Per Nilssen, Leiter Grube 7
Als am Sonntag, 26. Juli 2020 der Wassereinbruch bei einer Routineinspektion bemerkt worden war, schien ein schnelles Beheben des Problems noch machbar. Die installierten Pumpen, die routinemässig installiert sind, konnten die Wassermengen nicht bewältigen. Zusätzliche Pumpen und der Bau eines Dammes wurden gestartet, um die Massen in Schach zu halten und ein weiteres Vordringen des Wassers zu verhindern. Doch die Massnahmen waren umsonst. Das Wasser legte am Mittwochabend die Generatoren zur Stromversorgung lahm und plötzlich lief gar nicht mehr. «Das erste, das wir jetzt wollen, ist die Kontrolle über das Wasser, das aus der Mine fliesst», erklärt Per Nilssen, der Leiter der Grube 7. «Daher graben wir einen Kanal aus der Mine heraus und in Richtung Bergabhang, so dass das Wasser aus der Mine in das Flusstal Bolterdalen geführt werden kann. Damit erhalten wir den geringsten Schaden an Gebäuden und Ausrüstung.» Seit Sonntag versuchen zahlreiche Arbeiter von Store Norske unter der Mithilfe des Gouverneurs, Pole Position, der Küstenwache und Lufttransport das Problem in den Griff zu kriegen.

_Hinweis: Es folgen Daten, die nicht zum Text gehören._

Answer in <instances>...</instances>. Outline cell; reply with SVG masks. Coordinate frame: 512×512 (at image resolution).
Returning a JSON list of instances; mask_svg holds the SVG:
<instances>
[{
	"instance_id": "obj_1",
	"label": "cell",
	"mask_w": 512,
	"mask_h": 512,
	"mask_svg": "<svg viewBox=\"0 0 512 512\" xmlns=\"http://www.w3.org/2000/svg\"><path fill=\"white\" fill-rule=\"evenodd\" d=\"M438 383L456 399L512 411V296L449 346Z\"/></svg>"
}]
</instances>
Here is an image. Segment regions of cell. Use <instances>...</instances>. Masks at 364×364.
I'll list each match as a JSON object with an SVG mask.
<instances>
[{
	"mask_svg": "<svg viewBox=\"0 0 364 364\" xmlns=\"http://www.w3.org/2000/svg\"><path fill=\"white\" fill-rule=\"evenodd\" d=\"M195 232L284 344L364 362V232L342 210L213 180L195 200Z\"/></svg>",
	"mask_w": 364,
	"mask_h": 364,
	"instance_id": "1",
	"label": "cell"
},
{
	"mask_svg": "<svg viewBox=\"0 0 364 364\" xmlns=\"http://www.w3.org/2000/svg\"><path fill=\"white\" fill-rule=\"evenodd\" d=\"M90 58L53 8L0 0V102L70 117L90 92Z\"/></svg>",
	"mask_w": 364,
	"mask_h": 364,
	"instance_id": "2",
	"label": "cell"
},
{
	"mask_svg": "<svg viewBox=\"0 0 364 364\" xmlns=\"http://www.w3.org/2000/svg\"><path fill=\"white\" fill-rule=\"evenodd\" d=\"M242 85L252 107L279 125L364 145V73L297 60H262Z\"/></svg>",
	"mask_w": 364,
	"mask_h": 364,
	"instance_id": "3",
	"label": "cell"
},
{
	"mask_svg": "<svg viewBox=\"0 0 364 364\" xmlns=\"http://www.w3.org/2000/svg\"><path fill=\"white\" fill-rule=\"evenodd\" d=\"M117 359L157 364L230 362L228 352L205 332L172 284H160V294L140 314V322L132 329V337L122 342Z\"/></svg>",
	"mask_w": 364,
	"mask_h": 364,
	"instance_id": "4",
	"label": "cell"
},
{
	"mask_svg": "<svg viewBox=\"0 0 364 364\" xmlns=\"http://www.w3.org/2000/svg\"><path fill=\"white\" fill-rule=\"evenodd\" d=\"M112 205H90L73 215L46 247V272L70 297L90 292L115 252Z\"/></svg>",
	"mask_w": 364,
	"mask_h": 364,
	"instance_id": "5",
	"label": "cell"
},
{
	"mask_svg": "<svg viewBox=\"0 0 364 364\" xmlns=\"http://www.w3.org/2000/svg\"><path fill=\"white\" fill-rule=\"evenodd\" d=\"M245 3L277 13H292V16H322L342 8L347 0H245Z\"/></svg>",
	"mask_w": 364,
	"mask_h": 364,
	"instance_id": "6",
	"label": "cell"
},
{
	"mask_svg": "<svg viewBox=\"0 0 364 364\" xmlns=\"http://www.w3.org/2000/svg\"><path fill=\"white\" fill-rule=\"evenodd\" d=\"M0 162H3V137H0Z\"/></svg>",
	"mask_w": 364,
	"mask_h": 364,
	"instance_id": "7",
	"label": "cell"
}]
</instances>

Der Plan, das Wasser via einen natürlichen Ablauf in das Flusstal zu führen, stösst aber auf ein anderes Problem. Unterhalb der Mine liegen sowohl eine Strasse wie das Schlittenhundedepot von Basecamp Explorer, einer lokalen Tourenfirma. Sollte das Wasser unkontrolliert der Hang hinunterfliessen, besteht die Gefahr, dass das Camp in Mitleidenschaft gezogen wird. Ausserdem könnte das Wasser bereits durch Gerätschaften im Innern der Mine bereits belastet sein. «Wir wollen das Wasser nach draussen in ein Gebiet leiten, wo bereits Strassen oder zumindest natürliche Abflüsse existieren, um so wenig Schaden an der unberührten Natur wie möglich zu verursachen», erklärt Jan Morten Ertsaas, der CEO von Store Norske in einer Pressemitteilung. «Aber wir wollen auch sicherstellen, dass das Wasser nicht in Richtung Basecamp fliesst und dass die Hundezwinger nicht in Gefahr sind.»

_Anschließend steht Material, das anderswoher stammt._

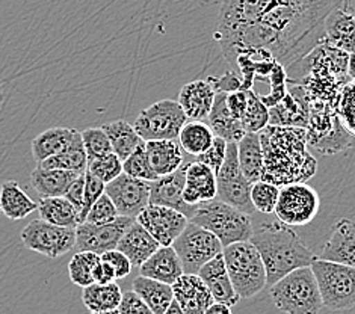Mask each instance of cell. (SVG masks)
Segmentation results:
<instances>
[{
  "label": "cell",
  "instance_id": "obj_46",
  "mask_svg": "<svg viewBox=\"0 0 355 314\" xmlns=\"http://www.w3.org/2000/svg\"><path fill=\"white\" fill-rule=\"evenodd\" d=\"M269 83H270V92L268 96H260V100L263 101V105L270 109L277 106L280 101L286 97L287 94V80H289V76H287V71L283 65L275 64V67L270 71V74L268 76Z\"/></svg>",
  "mask_w": 355,
  "mask_h": 314
},
{
  "label": "cell",
  "instance_id": "obj_49",
  "mask_svg": "<svg viewBox=\"0 0 355 314\" xmlns=\"http://www.w3.org/2000/svg\"><path fill=\"white\" fill-rule=\"evenodd\" d=\"M227 143L228 142H225L224 139L215 137L212 146L209 147L207 151L202 152V155L197 156L196 160L202 165L209 166L215 174H218V171L221 169V166L224 164L225 152H227Z\"/></svg>",
  "mask_w": 355,
  "mask_h": 314
},
{
  "label": "cell",
  "instance_id": "obj_4",
  "mask_svg": "<svg viewBox=\"0 0 355 314\" xmlns=\"http://www.w3.org/2000/svg\"><path fill=\"white\" fill-rule=\"evenodd\" d=\"M270 299L286 314H318L324 304L310 266L293 270L270 286Z\"/></svg>",
  "mask_w": 355,
  "mask_h": 314
},
{
  "label": "cell",
  "instance_id": "obj_61",
  "mask_svg": "<svg viewBox=\"0 0 355 314\" xmlns=\"http://www.w3.org/2000/svg\"><path fill=\"white\" fill-rule=\"evenodd\" d=\"M91 314H120V313H118V310H114V311H106V313H91Z\"/></svg>",
  "mask_w": 355,
  "mask_h": 314
},
{
  "label": "cell",
  "instance_id": "obj_51",
  "mask_svg": "<svg viewBox=\"0 0 355 314\" xmlns=\"http://www.w3.org/2000/svg\"><path fill=\"white\" fill-rule=\"evenodd\" d=\"M100 259H101V261H105V263H107V265L112 266V269L115 270L116 279L125 278L132 272L133 266H132L130 260L118 250H112V251H107L105 254H101Z\"/></svg>",
  "mask_w": 355,
  "mask_h": 314
},
{
  "label": "cell",
  "instance_id": "obj_31",
  "mask_svg": "<svg viewBox=\"0 0 355 314\" xmlns=\"http://www.w3.org/2000/svg\"><path fill=\"white\" fill-rule=\"evenodd\" d=\"M238 159L243 177L254 184L263 178V152L260 133H245L238 142Z\"/></svg>",
  "mask_w": 355,
  "mask_h": 314
},
{
  "label": "cell",
  "instance_id": "obj_9",
  "mask_svg": "<svg viewBox=\"0 0 355 314\" xmlns=\"http://www.w3.org/2000/svg\"><path fill=\"white\" fill-rule=\"evenodd\" d=\"M251 188L252 184L241 171L238 142H228L224 164L216 174V200L250 216L256 211L251 202Z\"/></svg>",
  "mask_w": 355,
  "mask_h": 314
},
{
  "label": "cell",
  "instance_id": "obj_11",
  "mask_svg": "<svg viewBox=\"0 0 355 314\" xmlns=\"http://www.w3.org/2000/svg\"><path fill=\"white\" fill-rule=\"evenodd\" d=\"M319 193L307 183H292L280 188V197L274 213L287 227H302L310 224L319 213Z\"/></svg>",
  "mask_w": 355,
  "mask_h": 314
},
{
  "label": "cell",
  "instance_id": "obj_13",
  "mask_svg": "<svg viewBox=\"0 0 355 314\" xmlns=\"http://www.w3.org/2000/svg\"><path fill=\"white\" fill-rule=\"evenodd\" d=\"M306 133L309 146L315 147L320 155H336L355 142L343 129L337 110L333 109L310 110Z\"/></svg>",
  "mask_w": 355,
  "mask_h": 314
},
{
  "label": "cell",
  "instance_id": "obj_45",
  "mask_svg": "<svg viewBox=\"0 0 355 314\" xmlns=\"http://www.w3.org/2000/svg\"><path fill=\"white\" fill-rule=\"evenodd\" d=\"M80 137L88 162L112 152L111 142H109V138L106 137V133L101 127H88V129L80 132Z\"/></svg>",
  "mask_w": 355,
  "mask_h": 314
},
{
  "label": "cell",
  "instance_id": "obj_32",
  "mask_svg": "<svg viewBox=\"0 0 355 314\" xmlns=\"http://www.w3.org/2000/svg\"><path fill=\"white\" fill-rule=\"evenodd\" d=\"M38 210V204L14 180L3 182L0 188V211L11 220L28 218Z\"/></svg>",
  "mask_w": 355,
  "mask_h": 314
},
{
  "label": "cell",
  "instance_id": "obj_35",
  "mask_svg": "<svg viewBox=\"0 0 355 314\" xmlns=\"http://www.w3.org/2000/svg\"><path fill=\"white\" fill-rule=\"evenodd\" d=\"M101 129H103L109 142H111L112 152L120 157L123 162L144 142L137 130H135V127L125 120L106 123L101 125Z\"/></svg>",
  "mask_w": 355,
  "mask_h": 314
},
{
  "label": "cell",
  "instance_id": "obj_47",
  "mask_svg": "<svg viewBox=\"0 0 355 314\" xmlns=\"http://www.w3.org/2000/svg\"><path fill=\"white\" fill-rule=\"evenodd\" d=\"M118 216H120V215H118V211H116V209L114 206V202L111 201V198H109L106 193H103L94 202V206L89 209L85 223L96 224V225H103V224L114 223V220Z\"/></svg>",
  "mask_w": 355,
  "mask_h": 314
},
{
  "label": "cell",
  "instance_id": "obj_3",
  "mask_svg": "<svg viewBox=\"0 0 355 314\" xmlns=\"http://www.w3.org/2000/svg\"><path fill=\"white\" fill-rule=\"evenodd\" d=\"M250 242L256 246L263 261L268 286L280 281L293 270L311 266V263L318 259L316 254H313L302 243L292 227L278 220L261 224L257 230L252 232Z\"/></svg>",
  "mask_w": 355,
  "mask_h": 314
},
{
  "label": "cell",
  "instance_id": "obj_59",
  "mask_svg": "<svg viewBox=\"0 0 355 314\" xmlns=\"http://www.w3.org/2000/svg\"><path fill=\"white\" fill-rule=\"evenodd\" d=\"M346 8H348V11L352 14V17L355 19V0H346Z\"/></svg>",
  "mask_w": 355,
  "mask_h": 314
},
{
  "label": "cell",
  "instance_id": "obj_21",
  "mask_svg": "<svg viewBox=\"0 0 355 314\" xmlns=\"http://www.w3.org/2000/svg\"><path fill=\"white\" fill-rule=\"evenodd\" d=\"M171 287L174 299L179 302L184 314H205L215 302L198 275L183 274Z\"/></svg>",
  "mask_w": 355,
  "mask_h": 314
},
{
  "label": "cell",
  "instance_id": "obj_1",
  "mask_svg": "<svg viewBox=\"0 0 355 314\" xmlns=\"http://www.w3.org/2000/svg\"><path fill=\"white\" fill-rule=\"evenodd\" d=\"M346 0H221L215 40L232 65L245 49H263L289 69L324 38V23Z\"/></svg>",
  "mask_w": 355,
  "mask_h": 314
},
{
  "label": "cell",
  "instance_id": "obj_28",
  "mask_svg": "<svg viewBox=\"0 0 355 314\" xmlns=\"http://www.w3.org/2000/svg\"><path fill=\"white\" fill-rule=\"evenodd\" d=\"M82 174L62 169H44L37 166L31 174V184L41 198L65 197L71 183Z\"/></svg>",
  "mask_w": 355,
  "mask_h": 314
},
{
  "label": "cell",
  "instance_id": "obj_20",
  "mask_svg": "<svg viewBox=\"0 0 355 314\" xmlns=\"http://www.w3.org/2000/svg\"><path fill=\"white\" fill-rule=\"evenodd\" d=\"M216 198V174L200 162L186 165L183 200L186 204L198 206Z\"/></svg>",
  "mask_w": 355,
  "mask_h": 314
},
{
  "label": "cell",
  "instance_id": "obj_34",
  "mask_svg": "<svg viewBox=\"0 0 355 314\" xmlns=\"http://www.w3.org/2000/svg\"><path fill=\"white\" fill-rule=\"evenodd\" d=\"M38 213L40 219L58 227L76 230L80 224L79 210L65 197L41 198L38 202Z\"/></svg>",
  "mask_w": 355,
  "mask_h": 314
},
{
  "label": "cell",
  "instance_id": "obj_39",
  "mask_svg": "<svg viewBox=\"0 0 355 314\" xmlns=\"http://www.w3.org/2000/svg\"><path fill=\"white\" fill-rule=\"evenodd\" d=\"M100 263V256L94 252H76L69 263V275L71 283L85 288L94 284V269Z\"/></svg>",
  "mask_w": 355,
  "mask_h": 314
},
{
  "label": "cell",
  "instance_id": "obj_18",
  "mask_svg": "<svg viewBox=\"0 0 355 314\" xmlns=\"http://www.w3.org/2000/svg\"><path fill=\"white\" fill-rule=\"evenodd\" d=\"M292 83V82H291ZM310 118V103L306 91L298 83L287 87L286 97L269 109V124L306 129Z\"/></svg>",
  "mask_w": 355,
  "mask_h": 314
},
{
  "label": "cell",
  "instance_id": "obj_37",
  "mask_svg": "<svg viewBox=\"0 0 355 314\" xmlns=\"http://www.w3.org/2000/svg\"><path fill=\"white\" fill-rule=\"evenodd\" d=\"M37 166L44 169H62V171H71L76 174H85L88 169V157L85 148H83V142L80 132L76 133L74 139L62 152L58 156L50 157L44 162L38 164Z\"/></svg>",
  "mask_w": 355,
  "mask_h": 314
},
{
  "label": "cell",
  "instance_id": "obj_62",
  "mask_svg": "<svg viewBox=\"0 0 355 314\" xmlns=\"http://www.w3.org/2000/svg\"><path fill=\"white\" fill-rule=\"evenodd\" d=\"M354 146H355V142H354Z\"/></svg>",
  "mask_w": 355,
  "mask_h": 314
},
{
  "label": "cell",
  "instance_id": "obj_5",
  "mask_svg": "<svg viewBox=\"0 0 355 314\" xmlns=\"http://www.w3.org/2000/svg\"><path fill=\"white\" fill-rule=\"evenodd\" d=\"M191 223L212 233L224 248L238 242H250L254 232L248 215L216 198L198 204Z\"/></svg>",
  "mask_w": 355,
  "mask_h": 314
},
{
  "label": "cell",
  "instance_id": "obj_52",
  "mask_svg": "<svg viewBox=\"0 0 355 314\" xmlns=\"http://www.w3.org/2000/svg\"><path fill=\"white\" fill-rule=\"evenodd\" d=\"M120 314H155L148 308V305L144 302L139 296L133 290L123 293V299L120 307H118Z\"/></svg>",
  "mask_w": 355,
  "mask_h": 314
},
{
  "label": "cell",
  "instance_id": "obj_48",
  "mask_svg": "<svg viewBox=\"0 0 355 314\" xmlns=\"http://www.w3.org/2000/svg\"><path fill=\"white\" fill-rule=\"evenodd\" d=\"M105 188H106V184L103 182H100L97 177L89 174L88 171L85 173V189H83V207H82L80 215H79L80 224L85 223L89 209L94 206V202L101 197V195L105 193Z\"/></svg>",
  "mask_w": 355,
  "mask_h": 314
},
{
  "label": "cell",
  "instance_id": "obj_26",
  "mask_svg": "<svg viewBox=\"0 0 355 314\" xmlns=\"http://www.w3.org/2000/svg\"><path fill=\"white\" fill-rule=\"evenodd\" d=\"M159 248L160 245L137 220L124 233L120 243L116 246V250L130 260L132 266L137 268H141Z\"/></svg>",
  "mask_w": 355,
  "mask_h": 314
},
{
  "label": "cell",
  "instance_id": "obj_22",
  "mask_svg": "<svg viewBox=\"0 0 355 314\" xmlns=\"http://www.w3.org/2000/svg\"><path fill=\"white\" fill-rule=\"evenodd\" d=\"M320 44L339 49L345 53L355 50V19L346 5L337 8L324 23V38Z\"/></svg>",
  "mask_w": 355,
  "mask_h": 314
},
{
  "label": "cell",
  "instance_id": "obj_23",
  "mask_svg": "<svg viewBox=\"0 0 355 314\" xmlns=\"http://www.w3.org/2000/svg\"><path fill=\"white\" fill-rule=\"evenodd\" d=\"M198 277L202 279V283L207 286L215 302L228 305V307H234V305L241 301L238 293L234 292L230 275H228V270L225 268L223 254L206 263V265L200 269Z\"/></svg>",
  "mask_w": 355,
  "mask_h": 314
},
{
  "label": "cell",
  "instance_id": "obj_14",
  "mask_svg": "<svg viewBox=\"0 0 355 314\" xmlns=\"http://www.w3.org/2000/svg\"><path fill=\"white\" fill-rule=\"evenodd\" d=\"M137 219L118 216L114 223L96 225L83 223L76 228V246L78 252H94L101 256L107 251L116 250L124 233L129 230L130 225Z\"/></svg>",
  "mask_w": 355,
  "mask_h": 314
},
{
  "label": "cell",
  "instance_id": "obj_50",
  "mask_svg": "<svg viewBox=\"0 0 355 314\" xmlns=\"http://www.w3.org/2000/svg\"><path fill=\"white\" fill-rule=\"evenodd\" d=\"M207 82L212 85L216 94H232L242 91V79L236 71H227L223 76H209Z\"/></svg>",
  "mask_w": 355,
  "mask_h": 314
},
{
  "label": "cell",
  "instance_id": "obj_17",
  "mask_svg": "<svg viewBox=\"0 0 355 314\" xmlns=\"http://www.w3.org/2000/svg\"><path fill=\"white\" fill-rule=\"evenodd\" d=\"M186 165L188 164H184L180 169H177L175 173L170 175L159 177L157 180L150 182V204L177 210L191 220L196 215L198 206L186 204L183 200Z\"/></svg>",
  "mask_w": 355,
  "mask_h": 314
},
{
  "label": "cell",
  "instance_id": "obj_15",
  "mask_svg": "<svg viewBox=\"0 0 355 314\" xmlns=\"http://www.w3.org/2000/svg\"><path fill=\"white\" fill-rule=\"evenodd\" d=\"M118 211L124 218L137 219L150 204V182L138 180L128 174H121L105 188Z\"/></svg>",
  "mask_w": 355,
  "mask_h": 314
},
{
  "label": "cell",
  "instance_id": "obj_29",
  "mask_svg": "<svg viewBox=\"0 0 355 314\" xmlns=\"http://www.w3.org/2000/svg\"><path fill=\"white\" fill-rule=\"evenodd\" d=\"M207 125L214 132L216 138H221L225 142H239L245 130L242 123L230 114L227 107V94H216L214 106L207 116Z\"/></svg>",
  "mask_w": 355,
  "mask_h": 314
},
{
  "label": "cell",
  "instance_id": "obj_53",
  "mask_svg": "<svg viewBox=\"0 0 355 314\" xmlns=\"http://www.w3.org/2000/svg\"><path fill=\"white\" fill-rule=\"evenodd\" d=\"M247 105H248L247 91H236V92H232V94H227V107L236 120L242 121L245 110H247Z\"/></svg>",
  "mask_w": 355,
  "mask_h": 314
},
{
  "label": "cell",
  "instance_id": "obj_33",
  "mask_svg": "<svg viewBox=\"0 0 355 314\" xmlns=\"http://www.w3.org/2000/svg\"><path fill=\"white\" fill-rule=\"evenodd\" d=\"M132 290L148 305V308L155 314H164L165 310L170 307V304L174 301L171 286L141 275L133 279Z\"/></svg>",
  "mask_w": 355,
  "mask_h": 314
},
{
  "label": "cell",
  "instance_id": "obj_2",
  "mask_svg": "<svg viewBox=\"0 0 355 314\" xmlns=\"http://www.w3.org/2000/svg\"><path fill=\"white\" fill-rule=\"evenodd\" d=\"M263 178L278 188L306 183L316 174L318 160L309 151L307 133L301 127L268 125L260 132Z\"/></svg>",
  "mask_w": 355,
  "mask_h": 314
},
{
  "label": "cell",
  "instance_id": "obj_58",
  "mask_svg": "<svg viewBox=\"0 0 355 314\" xmlns=\"http://www.w3.org/2000/svg\"><path fill=\"white\" fill-rule=\"evenodd\" d=\"M164 314H184V311L182 310L179 302H177V301L174 299V301L170 304V307H168V308L165 310Z\"/></svg>",
  "mask_w": 355,
  "mask_h": 314
},
{
  "label": "cell",
  "instance_id": "obj_12",
  "mask_svg": "<svg viewBox=\"0 0 355 314\" xmlns=\"http://www.w3.org/2000/svg\"><path fill=\"white\" fill-rule=\"evenodd\" d=\"M21 242L31 251L49 259H58L69 254L76 246V230L33 219L21 230Z\"/></svg>",
  "mask_w": 355,
  "mask_h": 314
},
{
  "label": "cell",
  "instance_id": "obj_19",
  "mask_svg": "<svg viewBox=\"0 0 355 314\" xmlns=\"http://www.w3.org/2000/svg\"><path fill=\"white\" fill-rule=\"evenodd\" d=\"M318 259L355 268V220H337Z\"/></svg>",
  "mask_w": 355,
  "mask_h": 314
},
{
  "label": "cell",
  "instance_id": "obj_43",
  "mask_svg": "<svg viewBox=\"0 0 355 314\" xmlns=\"http://www.w3.org/2000/svg\"><path fill=\"white\" fill-rule=\"evenodd\" d=\"M87 171L97 177L100 182L107 184L123 174V160L114 155V152H109L106 156L97 157L88 162Z\"/></svg>",
  "mask_w": 355,
  "mask_h": 314
},
{
  "label": "cell",
  "instance_id": "obj_40",
  "mask_svg": "<svg viewBox=\"0 0 355 314\" xmlns=\"http://www.w3.org/2000/svg\"><path fill=\"white\" fill-rule=\"evenodd\" d=\"M248 105L242 118V127L245 133H260L269 125V109L260 100L257 92L247 91Z\"/></svg>",
  "mask_w": 355,
  "mask_h": 314
},
{
  "label": "cell",
  "instance_id": "obj_27",
  "mask_svg": "<svg viewBox=\"0 0 355 314\" xmlns=\"http://www.w3.org/2000/svg\"><path fill=\"white\" fill-rule=\"evenodd\" d=\"M146 151L150 166L157 178L170 175L184 165L179 141H150L146 142Z\"/></svg>",
  "mask_w": 355,
  "mask_h": 314
},
{
  "label": "cell",
  "instance_id": "obj_41",
  "mask_svg": "<svg viewBox=\"0 0 355 314\" xmlns=\"http://www.w3.org/2000/svg\"><path fill=\"white\" fill-rule=\"evenodd\" d=\"M123 173L128 174L133 178L144 182H155L157 180L156 174L150 166L148 156L146 151V142H142L141 146L135 150L132 155L123 162Z\"/></svg>",
  "mask_w": 355,
  "mask_h": 314
},
{
  "label": "cell",
  "instance_id": "obj_7",
  "mask_svg": "<svg viewBox=\"0 0 355 314\" xmlns=\"http://www.w3.org/2000/svg\"><path fill=\"white\" fill-rule=\"evenodd\" d=\"M324 307L345 311L355 305V268L316 259L311 263Z\"/></svg>",
  "mask_w": 355,
  "mask_h": 314
},
{
  "label": "cell",
  "instance_id": "obj_30",
  "mask_svg": "<svg viewBox=\"0 0 355 314\" xmlns=\"http://www.w3.org/2000/svg\"><path fill=\"white\" fill-rule=\"evenodd\" d=\"M76 133H78L76 129L52 127V129H47L43 133H40L37 138H33L31 150L37 165L44 162V160L50 157L58 156L59 152H62L70 146L76 137Z\"/></svg>",
  "mask_w": 355,
  "mask_h": 314
},
{
  "label": "cell",
  "instance_id": "obj_56",
  "mask_svg": "<svg viewBox=\"0 0 355 314\" xmlns=\"http://www.w3.org/2000/svg\"><path fill=\"white\" fill-rule=\"evenodd\" d=\"M205 314H233L232 313V307H228V305L224 304H219V302H214L210 307L206 310Z\"/></svg>",
  "mask_w": 355,
  "mask_h": 314
},
{
  "label": "cell",
  "instance_id": "obj_8",
  "mask_svg": "<svg viewBox=\"0 0 355 314\" xmlns=\"http://www.w3.org/2000/svg\"><path fill=\"white\" fill-rule=\"evenodd\" d=\"M188 121V116L177 101L160 100L142 109L133 127L144 142L177 141L180 130Z\"/></svg>",
  "mask_w": 355,
  "mask_h": 314
},
{
  "label": "cell",
  "instance_id": "obj_55",
  "mask_svg": "<svg viewBox=\"0 0 355 314\" xmlns=\"http://www.w3.org/2000/svg\"><path fill=\"white\" fill-rule=\"evenodd\" d=\"M92 278H94L96 284H111L115 283L116 279L115 270L112 269V266L107 265L105 261H101V259L94 269V275H92Z\"/></svg>",
  "mask_w": 355,
  "mask_h": 314
},
{
  "label": "cell",
  "instance_id": "obj_42",
  "mask_svg": "<svg viewBox=\"0 0 355 314\" xmlns=\"http://www.w3.org/2000/svg\"><path fill=\"white\" fill-rule=\"evenodd\" d=\"M337 116L346 133L355 141V80H349L343 87L337 103Z\"/></svg>",
  "mask_w": 355,
  "mask_h": 314
},
{
  "label": "cell",
  "instance_id": "obj_57",
  "mask_svg": "<svg viewBox=\"0 0 355 314\" xmlns=\"http://www.w3.org/2000/svg\"><path fill=\"white\" fill-rule=\"evenodd\" d=\"M348 78L349 80H355V50L348 56Z\"/></svg>",
  "mask_w": 355,
  "mask_h": 314
},
{
  "label": "cell",
  "instance_id": "obj_25",
  "mask_svg": "<svg viewBox=\"0 0 355 314\" xmlns=\"http://www.w3.org/2000/svg\"><path fill=\"white\" fill-rule=\"evenodd\" d=\"M182 261L173 246L160 248L139 268V275L173 286L183 275Z\"/></svg>",
  "mask_w": 355,
  "mask_h": 314
},
{
  "label": "cell",
  "instance_id": "obj_60",
  "mask_svg": "<svg viewBox=\"0 0 355 314\" xmlns=\"http://www.w3.org/2000/svg\"><path fill=\"white\" fill-rule=\"evenodd\" d=\"M3 98H5L3 83H2V79H0V110H2V107H3Z\"/></svg>",
  "mask_w": 355,
  "mask_h": 314
},
{
  "label": "cell",
  "instance_id": "obj_24",
  "mask_svg": "<svg viewBox=\"0 0 355 314\" xmlns=\"http://www.w3.org/2000/svg\"><path fill=\"white\" fill-rule=\"evenodd\" d=\"M216 92L207 80H193L186 83L179 92V103L191 121L207 120L214 106Z\"/></svg>",
  "mask_w": 355,
  "mask_h": 314
},
{
  "label": "cell",
  "instance_id": "obj_6",
  "mask_svg": "<svg viewBox=\"0 0 355 314\" xmlns=\"http://www.w3.org/2000/svg\"><path fill=\"white\" fill-rule=\"evenodd\" d=\"M223 259L234 292L241 299L254 298L268 286L265 265L251 242H238L225 246Z\"/></svg>",
  "mask_w": 355,
  "mask_h": 314
},
{
  "label": "cell",
  "instance_id": "obj_10",
  "mask_svg": "<svg viewBox=\"0 0 355 314\" xmlns=\"http://www.w3.org/2000/svg\"><path fill=\"white\" fill-rule=\"evenodd\" d=\"M173 248L182 261L183 272L191 275H198L206 263L221 256L224 251V246L212 233L191 220L173 243Z\"/></svg>",
  "mask_w": 355,
  "mask_h": 314
},
{
  "label": "cell",
  "instance_id": "obj_16",
  "mask_svg": "<svg viewBox=\"0 0 355 314\" xmlns=\"http://www.w3.org/2000/svg\"><path fill=\"white\" fill-rule=\"evenodd\" d=\"M137 223L146 228L160 246H173L189 224V219L177 210L148 204L137 218Z\"/></svg>",
  "mask_w": 355,
  "mask_h": 314
},
{
  "label": "cell",
  "instance_id": "obj_36",
  "mask_svg": "<svg viewBox=\"0 0 355 314\" xmlns=\"http://www.w3.org/2000/svg\"><path fill=\"white\" fill-rule=\"evenodd\" d=\"M123 299L121 287L116 283L91 284L82 290V302L91 313L118 310Z\"/></svg>",
  "mask_w": 355,
  "mask_h": 314
},
{
  "label": "cell",
  "instance_id": "obj_38",
  "mask_svg": "<svg viewBox=\"0 0 355 314\" xmlns=\"http://www.w3.org/2000/svg\"><path fill=\"white\" fill-rule=\"evenodd\" d=\"M215 139L214 132L205 121H188L179 134V143L182 150H184L191 156H200L207 151Z\"/></svg>",
  "mask_w": 355,
  "mask_h": 314
},
{
  "label": "cell",
  "instance_id": "obj_54",
  "mask_svg": "<svg viewBox=\"0 0 355 314\" xmlns=\"http://www.w3.org/2000/svg\"><path fill=\"white\" fill-rule=\"evenodd\" d=\"M83 189H85V174H82L76 178L69 188V191H67V193H65V198L79 210V215H80V210L83 207Z\"/></svg>",
  "mask_w": 355,
  "mask_h": 314
},
{
  "label": "cell",
  "instance_id": "obj_44",
  "mask_svg": "<svg viewBox=\"0 0 355 314\" xmlns=\"http://www.w3.org/2000/svg\"><path fill=\"white\" fill-rule=\"evenodd\" d=\"M280 197V188L268 182H257L251 188V202L260 213H274Z\"/></svg>",
  "mask_w": 355,
  "mask_h": 314
}]
</instances>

Woher das Wasser stammt, dass die Mine derart überflutet hat, ist nicht ganz gesichert. Aber es wird vermutet, dass der massive Wärmeeinbruch, der Svalbard letztes Wochenende erreicht hatte, zu einer starken Schmelze des Eismantels oberhalb der Mine geführt hat und das Wasser dann durch das Gestein in die Mine eingedrungen ist. Der Vorfall gebiert nicht einer gewissen Ironie, da das Temperaturextrem dem Klimawandel zugeschrieben wird, in dessen Zuge solche Extreme häufiger auftreten und das Verbrennen von Kohle und die dadurch entstehenden CO2– und Russmengen für das beschleunigte Abschmelzen der Eisgebiete auf Svalbard mitverantwortlich gemacht werden.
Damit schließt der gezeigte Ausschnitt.